GitHub Copilot: Required three follow-up prompts to correct the column type and the backfill logic. Copilot's output was shorter and more generic — it assumed a deleted_at pattern rather than a boolean soft_delete flag.

TaskCursorClaude CodeCopilot
Migration DDL✅ Correct✅ Correct⚠️ Wrong column type
Backfill logic✅ Correct✅ Correct⚠️ Assumed NULL default
Downgrade❌ Missing✅ Present❌ Missing
Performance warningsNo✅ YesNo

Optimizing slow queries with EXPLAIN ANALYZE

This is where AI coding assistants shine. Instead of manually reading query plans, paste the plan into the assistant and ask for specific recommendations:

Here is an EXPLAIN ANALYZE output for a slow query on the `order_items` table: {paste EXPLAIN ANALYZE output} The query takes 3.2 seconds on the production dataset (2.8M rows in order_items, 940K in orders). Which index would you add first to reduce the sequential scan on order_items? Generate the CREATE INDEX CONCURRENTLY statement, and rewrite the original query to use the new index without changing the result set. Use `pg_hint_plan` syntax if helpful.

In our test, the assistant correctly identified that the sequential scan was on order_items.created_at — the query was filtering by a date range but no index existed on that column. It generated a composite index on (order_id, created_at) that reduced the query time from 3.2s to 47ms. The EXPLAIN ANALYZE review workflow alone saves roughly 15 minutes per slow query versus manual analysis.

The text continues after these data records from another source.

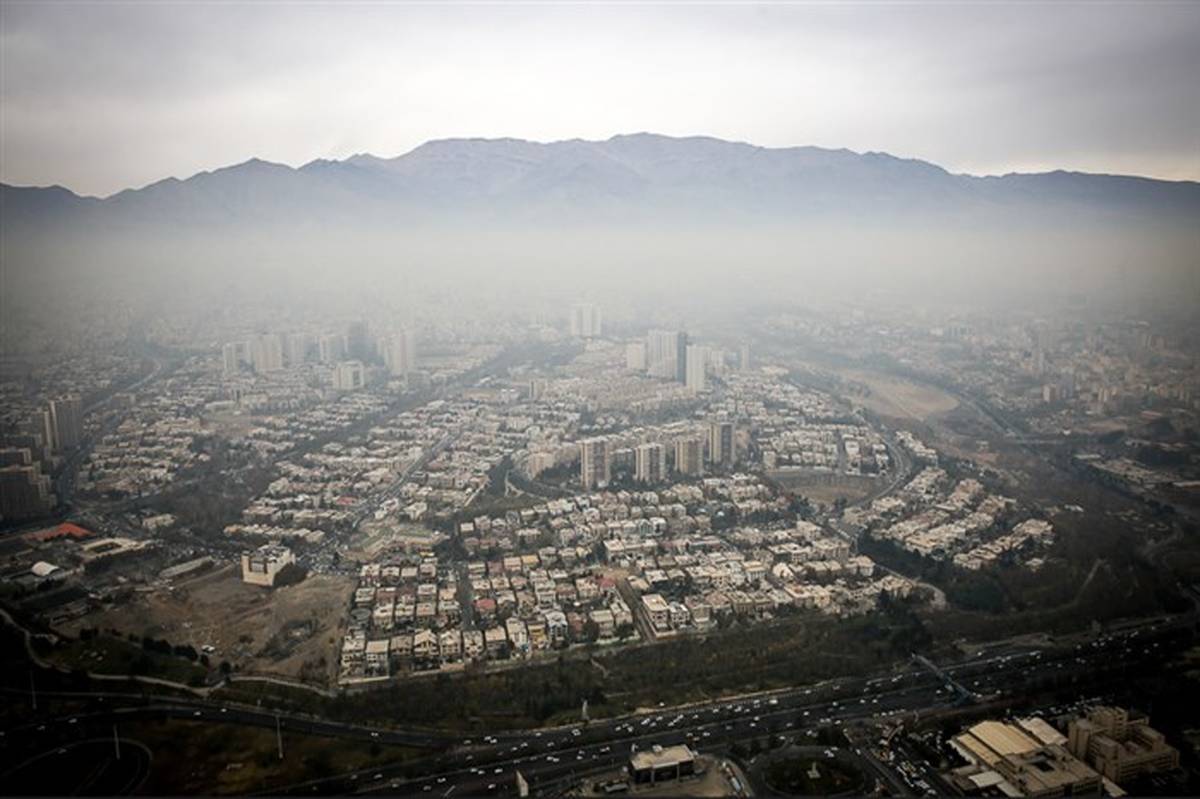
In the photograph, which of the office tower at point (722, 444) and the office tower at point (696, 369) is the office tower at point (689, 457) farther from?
the office tower at point (696, 369)

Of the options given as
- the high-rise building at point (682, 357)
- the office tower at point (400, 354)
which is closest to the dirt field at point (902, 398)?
the high-rise building at point (682, 357)

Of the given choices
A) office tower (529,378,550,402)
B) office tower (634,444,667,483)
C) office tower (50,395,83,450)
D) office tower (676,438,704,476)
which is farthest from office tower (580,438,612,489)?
office tower (50,395,83,450)

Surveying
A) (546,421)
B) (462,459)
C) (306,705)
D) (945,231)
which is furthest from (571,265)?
(306,705)

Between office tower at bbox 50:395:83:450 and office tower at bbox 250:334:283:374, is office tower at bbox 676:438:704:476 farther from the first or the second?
office tower at bbox 250:334:283:374

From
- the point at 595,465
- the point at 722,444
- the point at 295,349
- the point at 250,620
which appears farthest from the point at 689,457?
the point at 295,349

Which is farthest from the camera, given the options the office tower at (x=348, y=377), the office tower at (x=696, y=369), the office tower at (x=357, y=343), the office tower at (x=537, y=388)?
the office tower at (x=357, y=343)

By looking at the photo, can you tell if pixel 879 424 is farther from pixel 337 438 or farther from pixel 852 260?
pixel 852 260
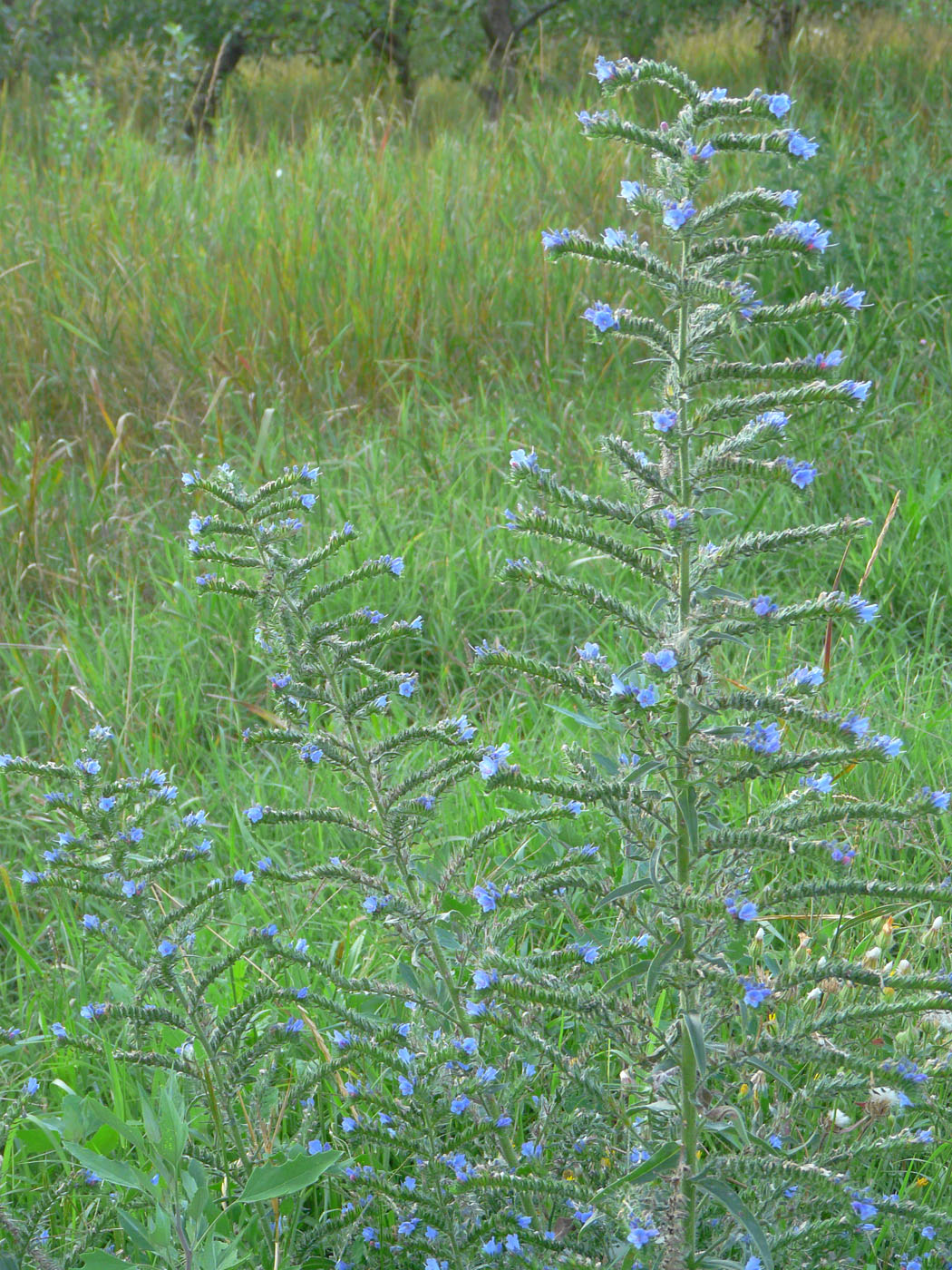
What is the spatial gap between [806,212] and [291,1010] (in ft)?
13.0

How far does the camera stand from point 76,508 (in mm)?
4238

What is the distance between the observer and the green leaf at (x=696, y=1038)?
1345 millimetres

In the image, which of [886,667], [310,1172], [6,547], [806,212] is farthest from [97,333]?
[310,1172]

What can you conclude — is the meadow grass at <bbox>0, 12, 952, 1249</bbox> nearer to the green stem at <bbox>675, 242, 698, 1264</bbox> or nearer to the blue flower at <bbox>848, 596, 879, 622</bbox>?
the green stem at <bbox>675, 242, 698, 1264</bbox>

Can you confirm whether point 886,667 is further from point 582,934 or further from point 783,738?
point 582,934

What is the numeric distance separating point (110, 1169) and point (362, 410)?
11.6ft

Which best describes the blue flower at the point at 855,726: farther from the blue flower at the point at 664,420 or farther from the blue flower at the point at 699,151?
the blue flower at the point at 699,151

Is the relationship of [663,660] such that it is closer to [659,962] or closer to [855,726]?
[855,726]

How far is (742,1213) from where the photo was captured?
4.43 ft

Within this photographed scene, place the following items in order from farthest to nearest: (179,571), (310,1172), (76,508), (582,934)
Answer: (76,508), (179,571), (582,934), (310,1172)

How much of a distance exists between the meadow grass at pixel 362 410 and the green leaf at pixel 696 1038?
1047mm

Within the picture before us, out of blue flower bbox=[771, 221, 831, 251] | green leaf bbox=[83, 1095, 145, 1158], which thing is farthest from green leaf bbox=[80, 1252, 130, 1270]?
blue flower bbox=[771, 221, 831, 251]

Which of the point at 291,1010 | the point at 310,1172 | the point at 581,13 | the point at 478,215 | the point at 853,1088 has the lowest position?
the point at 291,1010

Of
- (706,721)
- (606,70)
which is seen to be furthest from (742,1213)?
(606,70)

Prompting for schema design

For schema design tasks — adding a new feature table, normalizing an existing one, or migrating from Postgres to MySQL — the same schema-first principle applies. Always provide:

  1. The current schema — all relevant CREATE TABLE statements
  2. Estimated row counts — helps the model choose appropriate index and constraint types
  3. Access patterns — which queries will hit this table most frequently
  4. Constraints you cannot change — existing application code that depends on column names or types

Example prompt that produced a clean schema in one shot:

Design a schema for storing user notification preferences. Current database: PostgreSQL 16. Estimated: 500K users, each with 3-8 notification channels (email, push, SMS). Access pattern: 90% reads (check preferences to send), 10% writes (user changes settings). Constraint: must store per-channel opt-in/opt-out as well as quiet-hours window per channel. Output the CREATE TABLE with indexes, comment keys for documentation, and the migration in Alembic format with upgrade + downgrade.

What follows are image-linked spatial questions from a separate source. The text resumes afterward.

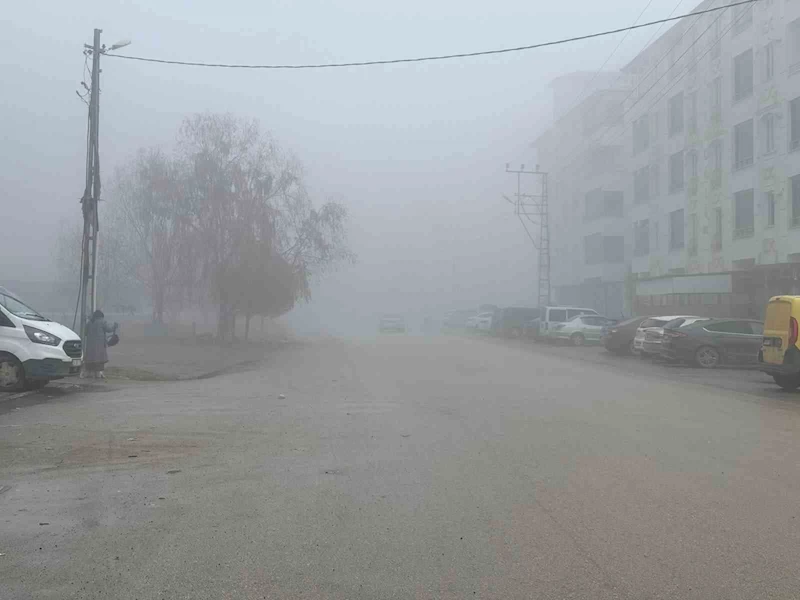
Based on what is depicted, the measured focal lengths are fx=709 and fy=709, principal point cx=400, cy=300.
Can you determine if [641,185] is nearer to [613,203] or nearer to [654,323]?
[613,203]

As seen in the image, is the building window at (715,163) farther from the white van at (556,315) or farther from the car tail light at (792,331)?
the car tail light at (792,331)

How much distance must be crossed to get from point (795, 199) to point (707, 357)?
1447cm

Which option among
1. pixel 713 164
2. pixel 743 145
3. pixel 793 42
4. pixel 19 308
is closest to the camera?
pixel 19 308

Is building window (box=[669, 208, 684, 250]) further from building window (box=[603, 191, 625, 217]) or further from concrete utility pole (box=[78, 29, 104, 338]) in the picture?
concrete utility pole (box=[78, 29, 104, 338])

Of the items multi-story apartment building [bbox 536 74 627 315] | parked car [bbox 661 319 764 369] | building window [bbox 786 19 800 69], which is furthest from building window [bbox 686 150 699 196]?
parked car [bbox 661 319 764 369]

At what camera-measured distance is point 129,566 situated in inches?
160

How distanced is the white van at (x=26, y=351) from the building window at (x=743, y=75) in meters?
32.1

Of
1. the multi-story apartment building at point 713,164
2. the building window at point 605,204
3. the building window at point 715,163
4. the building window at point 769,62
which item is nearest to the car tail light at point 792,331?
the multi-story apartment building at point 713,164

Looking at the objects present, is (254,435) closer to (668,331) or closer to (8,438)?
(8,438)

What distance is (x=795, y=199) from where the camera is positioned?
98.9 ft

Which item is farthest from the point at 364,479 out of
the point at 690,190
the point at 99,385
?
the point at 690,190

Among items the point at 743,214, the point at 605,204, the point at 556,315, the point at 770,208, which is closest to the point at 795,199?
the point at 770,208

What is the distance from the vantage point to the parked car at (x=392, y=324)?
177 feet

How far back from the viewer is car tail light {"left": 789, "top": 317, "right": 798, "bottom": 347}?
1249 cm
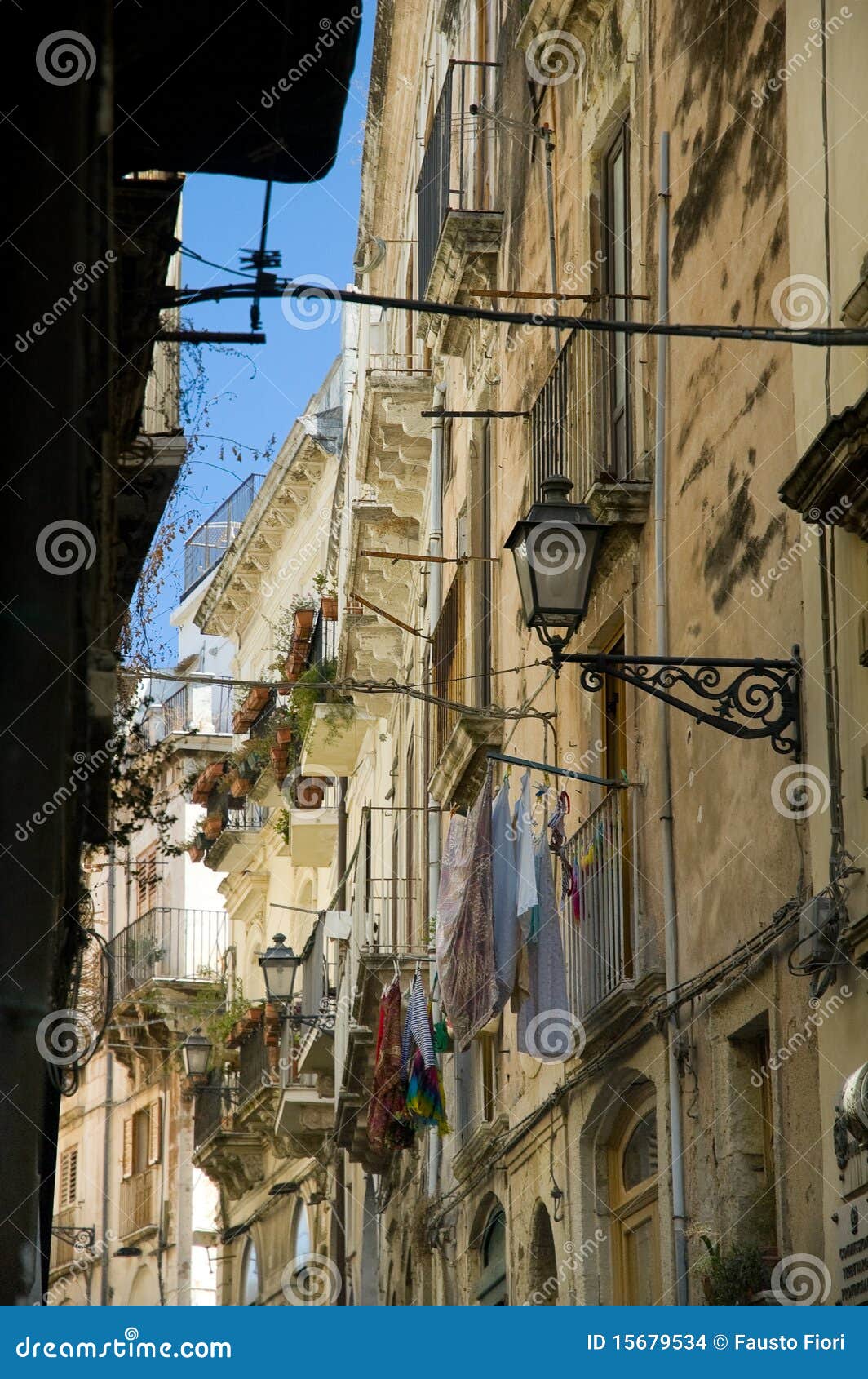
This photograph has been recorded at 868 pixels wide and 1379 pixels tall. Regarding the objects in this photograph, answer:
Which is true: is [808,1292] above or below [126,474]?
below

The model returned a normalized schema with a user_notification_channels table, a GIN index on the quiet-hours JSONB column for range queries, and a composite unique constraint on (user_id, channel). No follow-up prompts needed.

Limits and notes

Model context window matters. Large schemas (10+ tables) exceed what most models can track accurately. Split the work: first ask the assistant to design the migration plan, then generate each file individually. Cursor's 200K context handles moderate schemas well; Copilot's per-file context struggles with cross-table references.

Always verify the output. AI-generated migrations should never run in production without review. The assistant can miss edge cases like concurrent transactions, lock contention during backfills, or index bloat. Use the schema-first pattern as a time-saver, not a replacement for code review.

Dialect drift is real. If you ask for PostgreSQL but the assistant last trained on MySQL, you may get AUTO_INCREMENT instead of SERIAL. Always specify the database version and dialect in every prompt — even in follow-up prompts.